## Texto fuente
A Rosas le importa todo nada. Contesta que ambos reciban los auxilios espirituales de un sacerdote y que sean fusilados el 18 de agosto a las diez de la mañana. Algunas versiones hablan de un embarazo de Camila de ocho meses, pero no existe ni registro, ni relato de testigos de la prisión y el fusilamiento, ni fuente histórica alguna que hable de un embarazo tan avanzado. Los partidarios de Rosas afirman que todo es una estrategia diseñada para evitar el fusilamiento de la chica. Sin embargo, en sus memorias, Reyes dice que la propia Camila había admitido su embarazo y que antes del fusilamiento el sacerdote de la prisión, de apellido Castellanos, le dio a beber a la muchacha agua bendita para bautizar a la criatura que gestaba.
Los fusilaron a las diez de la mañana del 18 de agosto, como mandó Rosas. Primero a Ladislao y luego a Camila. Eran dos chicos enamorados. Sabedor de su muerte inminente, el cura preguntó al comandante Reyes cuál era la suerte de su mujer. Fue Reyes quien le dijo que también sería fusilada. Entonces Ladislao le escribió unas líneas que acaso Camila llevó consigo para enfrentar con entereza las balas del idiotismo populista: “Camila mía: acabo de enterarme que mueres conmigo. Ya que no hemos podido vivir en la tierra unidos, nos uniremos en el Cielo, ante Dios. Te perdona y te abraza, tu Gutiérrez”. Eso es entereza.

## Registros para procesar

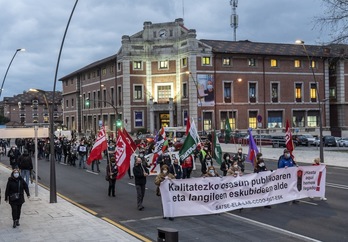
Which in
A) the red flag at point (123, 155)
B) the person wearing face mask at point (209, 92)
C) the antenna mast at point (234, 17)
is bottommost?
the red flag at point (123, 155)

## Tareas por realizar
1 – Cuenta las líneas de los registros que contienen la cadena "point", teniendo en cuenta mayúsculas y minúsculas. Responde solo con el número.
2 – Prosigue el texto sobre el fusilamiento de Camila y Ladislao a partir de su última oración.

## Respuestas por tarea
1 – 4

2 –
El fusilamiento cayó como agua helada en aquella ciudad bajo terror. Sarmiento, tenaz opositor de Rosas, creyó que la muerte de Camila y Ladislao había servido para disciplinar díscolos: Escribió: “”Buenos Aires tiene encallecido el corazón de experimentar horror. Y no es fácil cosa conmoverlo con muertes, degüellos, desapariciones de individuos. Todo es vulgar; pero aquel fusilamiento (...) era tan exquisitamente horrible, imprevisto, repentino y aterrante, que valía por una matanza por las calles llevando al mercado las cabezas. Si la ciudad entera hubiese recibido en un solo instante la noticia, se la habría visto estremecer como si una cadena galvánica hubiese comunicado a todos una descarga eléctrica.”
Ya que iba a tener que pagar un precio por fusilar a los amantes, el de su popularidad si es que alguna le quedaba, Rosas también decidió escarmentar a sus mandados. Los totalitarismos no pueden renunciar a la violencia; si lo hacen, mueren. Y siempre es bueno para el príncipe que le teman un poquito.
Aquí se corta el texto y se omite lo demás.